◆ Tasks for this exercise
#1 According to the forum post about the integral, over what interval should the integral run?
#2 Gather every line in the rows that contains the string "flower", matching case exactly.

◆ Selected extract

So first the limits of integration are:

[tex] \frac{x^{4}}{x^{2}+1} = \frac{1}{x^{2}+1} [/tex]

[tex] (x^{2}+1)\frac{x^{4}}{x^{2}+1} = \frac{1}{x^{2}+1} (x^{2}+1)[/tex]

[tex] x^{4} = 1 [/tex]

[tex] x^{4}-1 = 0 [/tex]

[tex] (x^{2}+1)(x^{2}-1)= 0 [/tex]

so

[tex] x^{2}+1 = 0 \rightarrow x^{2} =-1[/tex]

and since:

[tex] \sqrt{-1}=i[/tex]

I assume that it should be the negative square root of 1:

[tex] x= -\sqrt{1} = -1 [/tex]

and also:

[tex] x^{2}-1 = 0 \rightarrow x^{2}=1 \rightarrow x= \sqrt{1}=1[/tex]

so the integral should go from -1 to 1

Also I can tell from the graph of the two functions that:

[tex] y = \frac {1}{x^{2}+1} [/tex]

bounds

[tex] y = \frac {x^{4}}{x^{2}+1} [/tex]

so the integral should be set up this way (I will use two integrals purely for clarity):

[tex]\int^{1}_{-1} (x^{2}+1)^{-1} dx - \int^{1}_{-1} \frac{x^{4}}{x^{2}+1} dx [/tex]

I am fairly certain that the integral on the left can be evaluated using this anti-derivative:

[tex] \frac{1}{2x}ln(x^{2}+1) [/tex]

which I got by somewhat trial and error as u substitution did me no good on that problem, but that's easy one, I can not figure out the right side for the life of me, here's my shot at it, but its not very good.

◆ Listed records

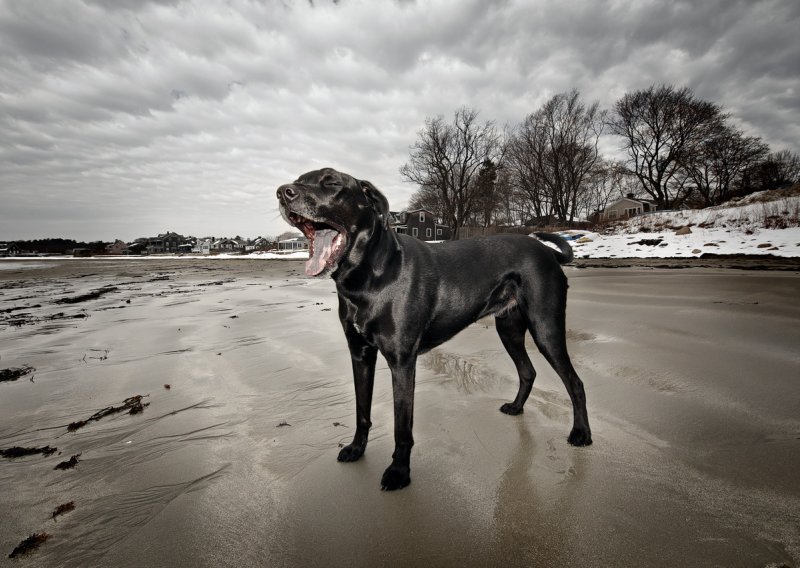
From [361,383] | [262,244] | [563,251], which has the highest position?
[262,244]

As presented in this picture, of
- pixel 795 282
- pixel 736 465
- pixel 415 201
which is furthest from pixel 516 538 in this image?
pixel 415 201

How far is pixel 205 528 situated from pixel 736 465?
2987mm

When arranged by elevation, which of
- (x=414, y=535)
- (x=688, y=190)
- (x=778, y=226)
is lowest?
(x=414, y=535)

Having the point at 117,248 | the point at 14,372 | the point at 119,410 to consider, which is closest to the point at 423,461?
the point at 119,410

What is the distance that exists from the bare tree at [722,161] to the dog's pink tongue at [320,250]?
49563mm

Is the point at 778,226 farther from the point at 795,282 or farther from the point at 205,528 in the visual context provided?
the point at 205,528

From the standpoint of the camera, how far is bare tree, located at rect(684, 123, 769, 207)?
38.6 m

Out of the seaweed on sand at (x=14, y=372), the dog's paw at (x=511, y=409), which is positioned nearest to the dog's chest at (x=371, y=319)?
the dog's paw at (x=511, y=409)

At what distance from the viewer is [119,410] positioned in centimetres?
293

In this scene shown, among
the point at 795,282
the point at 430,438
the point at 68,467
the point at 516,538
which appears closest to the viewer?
Result: the point at 516,538

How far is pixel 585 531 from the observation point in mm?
1616

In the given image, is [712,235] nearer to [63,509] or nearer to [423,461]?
[423,461]

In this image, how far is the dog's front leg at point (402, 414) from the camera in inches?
81.5

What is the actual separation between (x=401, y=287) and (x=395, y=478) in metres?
1.17
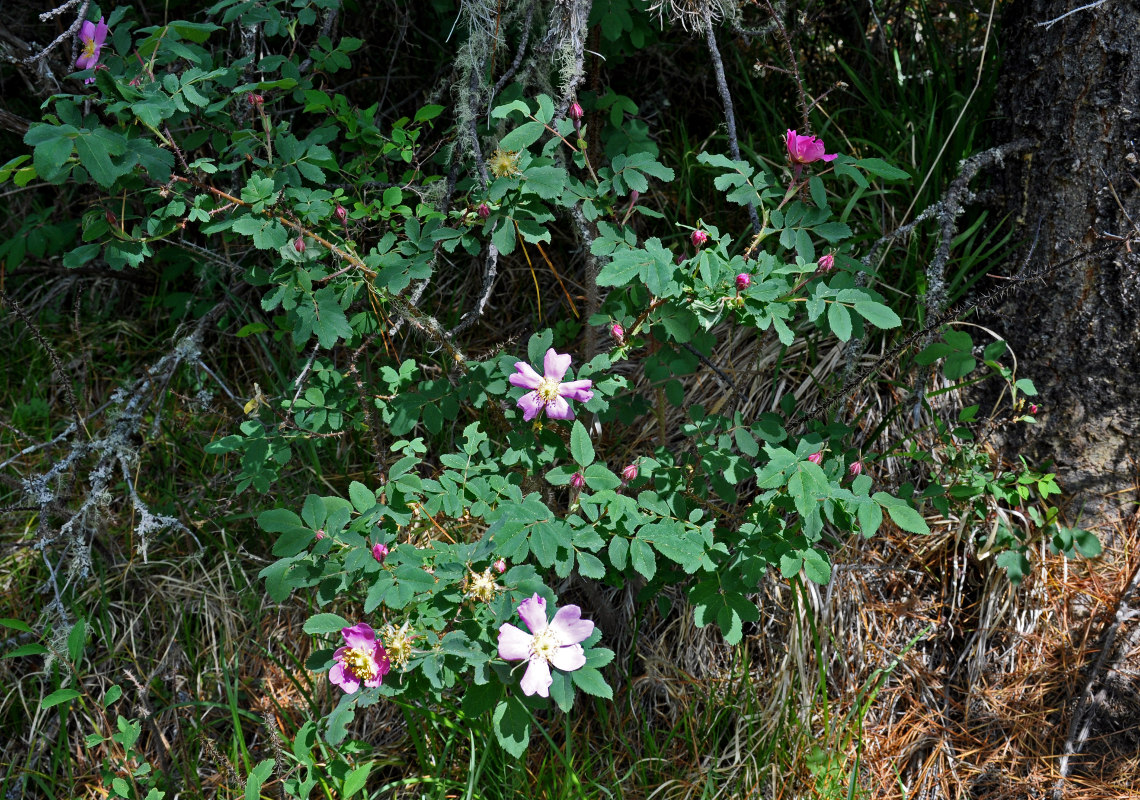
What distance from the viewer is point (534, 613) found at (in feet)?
4.12

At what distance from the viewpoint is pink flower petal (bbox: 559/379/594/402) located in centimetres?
140

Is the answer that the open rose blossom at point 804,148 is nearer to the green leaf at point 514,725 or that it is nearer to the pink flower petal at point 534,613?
the pink flower petal at point 534,613

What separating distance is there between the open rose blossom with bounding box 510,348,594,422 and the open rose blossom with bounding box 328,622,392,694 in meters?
0.44

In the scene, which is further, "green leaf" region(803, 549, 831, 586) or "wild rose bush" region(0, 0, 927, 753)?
"green leaf" region(803, 549, 831, 586)

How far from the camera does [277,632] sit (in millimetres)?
2080

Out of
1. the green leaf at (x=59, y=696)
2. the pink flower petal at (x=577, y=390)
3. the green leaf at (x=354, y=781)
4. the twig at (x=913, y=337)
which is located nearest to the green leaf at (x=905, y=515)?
the twig at (x=913, y=337)

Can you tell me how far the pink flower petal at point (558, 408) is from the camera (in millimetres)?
1401

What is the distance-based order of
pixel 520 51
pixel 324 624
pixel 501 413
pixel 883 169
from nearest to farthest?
pixel 324 624
pixel 883 169
pixel 520 51
pixel 501 413

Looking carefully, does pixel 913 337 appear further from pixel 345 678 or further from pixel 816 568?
pixel 345 678

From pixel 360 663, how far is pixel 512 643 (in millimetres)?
260

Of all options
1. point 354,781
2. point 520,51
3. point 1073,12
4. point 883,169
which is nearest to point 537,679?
point 354,781

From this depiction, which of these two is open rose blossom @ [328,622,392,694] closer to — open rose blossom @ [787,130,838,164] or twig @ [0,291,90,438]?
twig @ [0,291,90,438]

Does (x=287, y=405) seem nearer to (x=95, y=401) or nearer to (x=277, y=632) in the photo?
(x=277, y=632)

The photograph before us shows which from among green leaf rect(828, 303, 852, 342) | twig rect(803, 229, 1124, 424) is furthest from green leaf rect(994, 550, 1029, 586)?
green leaf rect(828, 303, 852, 342)
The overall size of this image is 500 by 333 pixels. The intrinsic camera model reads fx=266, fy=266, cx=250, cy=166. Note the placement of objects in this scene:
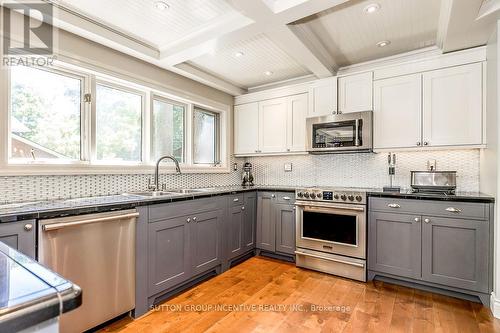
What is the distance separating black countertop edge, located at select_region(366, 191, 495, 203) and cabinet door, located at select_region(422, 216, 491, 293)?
19cm

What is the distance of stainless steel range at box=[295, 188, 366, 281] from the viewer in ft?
9.44

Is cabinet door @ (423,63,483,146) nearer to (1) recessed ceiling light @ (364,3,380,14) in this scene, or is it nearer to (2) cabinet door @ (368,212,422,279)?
(2) cabinet door @ (368,212,422,279)

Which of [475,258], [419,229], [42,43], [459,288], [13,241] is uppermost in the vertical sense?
[42,43]

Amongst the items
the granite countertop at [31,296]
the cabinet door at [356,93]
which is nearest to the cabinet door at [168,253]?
the granite countertop at [31,296]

◆ Task-by-task answers
#1 From -1 to 1.

#2
At what distance from the viewpoint is pink flower petal (bbox: 559/379/594/402) located in centimetres?
Is the answer that the open rose blossom at point 804,148 is nearer to the green leaf at point 514,725 or that it is nearer to the pink flower petal at point 534,613?
the pink flower petal at point 534,613
2. the pink flower petal at (x=577, y=390)
Can you tell me how far the pink flower petal at point (558, 408) is from the camera (in millimetres)?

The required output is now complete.